La pandémie de coronavirus a forcé le monde à s’adapter, créer toute une série de mesures pour endiguer l’épidémie, se confiner, puis à se déconfiner, se réadapter, et se reconfiner.
Cet article s’intéressera à deux aspects des distances sanitaires et sociales : le premier, c’est la réponse des gouvernements pour freiner l’épidémie, le second est l’aspect anthropologique de la distance chez l’homme.
La distanciation sociale
Les autorités ont en même temps analysé le virus, sa manière de se comporter et de se transmettre, et imposé des mesures de distance sanitaire, appelées mesures de distanciation sociale, afin d’endiguer la contamination. Avec plus ou moins de succès.
La pandémie de COVID-19 a donc forcé les gouvernements du monde entier à mettre en œuvre des politiques de distanciation physique et de verrouillage social (mises en quarantaine) destinées à inhiber la propagation du coronavirus en limitant les déplacements et les activités quotidiennes de milliards de personnes.
Ces mesures diffèrent en fonction des pays mais se ressemblent globalement : le port du masque, si il n’est pas obligatoire est recommandé, et une distance entre 1 et 2 mètres entre les individus. Ajoutons la ventilation des espaces clos.
Afin d’aider les citoyens à maintenir ces mesures, de nombreuses techniques de par le monde ont été mises en œuvre. A Singapour, le gouvernement a installé des balises de sécurité délimitant l’espace dans lequel les citoyens peuvent s’asseoir. En Belgique, certains supermarchés imposent l’utilisation du caddie (même pour acheter une salade !) afin de forcer la distance. D’autres magasins ont recours au fameux poteau de balisage pour limiter les déplacements, créer des séparations dans l’espace, et permettre d’éviter aux individus de se croiser. En Thaïlande, c’est le bouclier des forces de l’ordre qui permet de maintenir des distances de sécurité dans les foules. Dans de nombreux pays comme l’Australie ou certains états des États-Unis, les messes se donnent en drive-in. Dans le monde du journalisme et des médias, des charlottes ont vu leur apparition pour protéger les micros des postillons. De nombreux pays ont recours au marquage sur le sol pour délimiter les zones d’espace dans lesquelles les clients des magasins peuvent évoluer.
De manière plus triviale dans les toilettes publiques, un urinoir sur deux est condamné ou encore au Japon, des restaurants ont investi dans des mannequins en plastique pour condamner des tables mais donner une impression de convivialité.
Toutes ces mesures ont quelque chose en commun, ce sont nos antécédents culturels qui influencent notre perception de l’espace. C’est que l’on appelle le domaine de la proxémique, soit l’étude du comportement et les sentiments des êtres humains dans différents espaces. L’anthropologue Edward T. Hall, dans son ouvrage La Dimension cachée, s’intéresse à l’éthologie (l’étude du comportement) et plus précisément à la manière dont l’homme régule et utilise l’espace. Dans cet ouvrage, il indique que l’homme dans sa perspective anthropologique présente des distances intimes, personnelles, mais aussi sociales et publiques.
Les distances intime, personnelle, sociale et publique chez l’être humain
Une des observations majeures de Hall est que la distance physique qui s’établit entre deux (ou plusieurs) personnes en interaction varie en fonction des cultures.
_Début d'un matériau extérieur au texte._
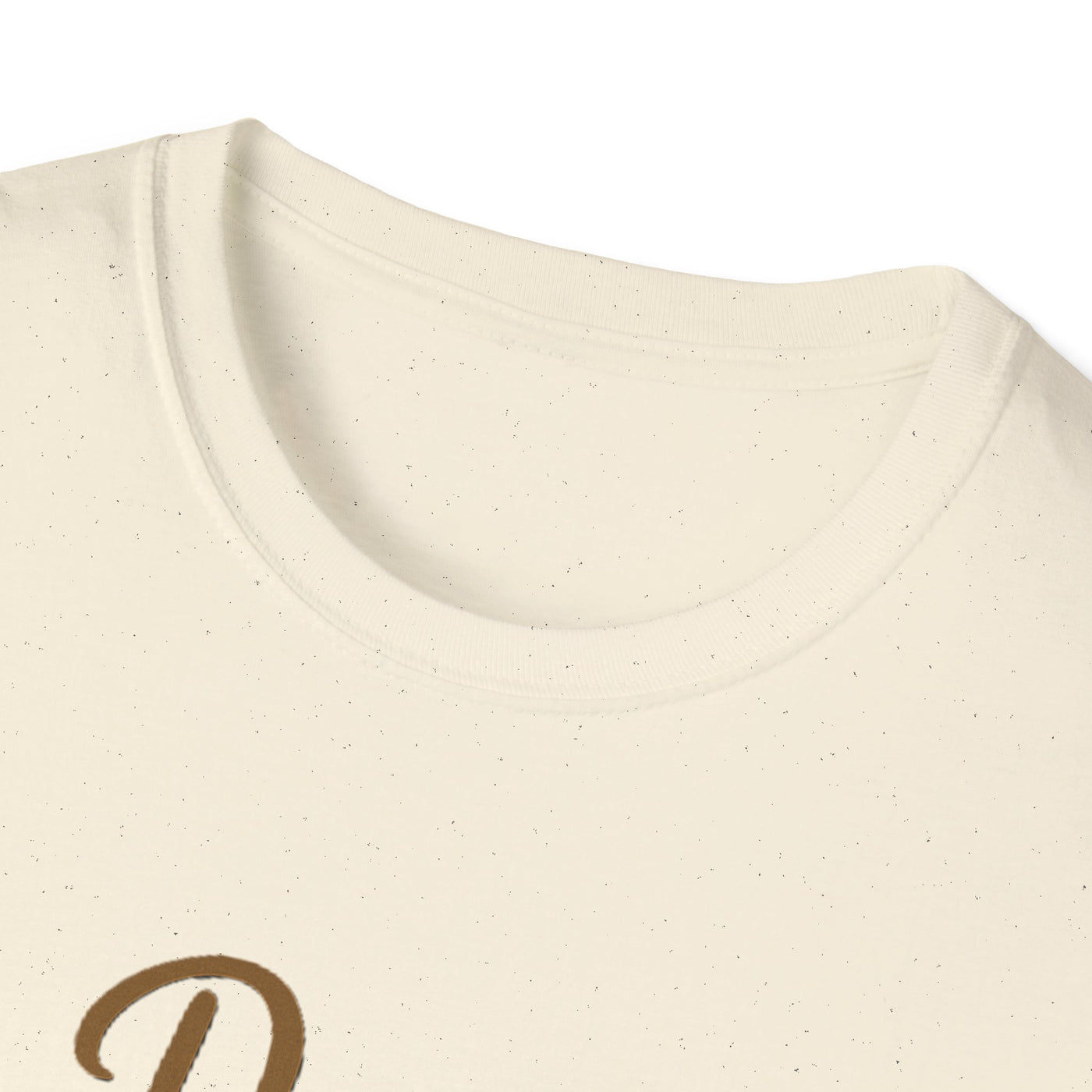 Pray Slay Repeat T-Shirt - Soft Women's Tee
Il en tire donc l’hypothèque que dans les pays nordiques ou au Japon, les distances physiques entre deux individus sont importantes et les contacts assez rares, tandis qu’en Afrique, elles sont plus réduites et les contacts physiques plus fréquents. Dans les pays latins, les distances physiques sont également réduites.
De ses observations, Edward T. Hall détermine quatre type de distances chez l’homme, les distances : intime, personnelle, sociale, et publique. Chacune de ces distances comporte deux modes, le proche et le lointain :
- distance intime : moins de 40 cm de soi (proche : – de 15 cm, éloigné : entre 15 et 40 cm)
- distance personnelle : de 45 cm à 125 cm de soi (proche : de 45 à 75 cm, éloigné : de entre 75cm et 125cm)
- distance sociale : entre 120cm et 360cm de soi (proche : entre 120cm et 210cm, éloigné : entre 210cm et 360cm)
- distance publique : plus de 360cm de soi (proche : de 360cm à 750cm, éloigné : plus de 750cm)
Suite à ses observations, il émet, par exemple, l’hypothèse que les Allemands ont généralement besoin d’une plus grande bulle personnelle que les Américains et que les Japonais sont capables de supporter les espaces encombrés plus que la plupart des Occidentaux.
Ses recherches soulignent le fait que les traditions collectives façonnent la manière dont les populations calculent leur relation avec les personnes et les objets. Ses travaux sont plus que jamais actuels pour comprendre la manière dont les gouvernements ont pensé le virus et la manière de limiter sa propagation.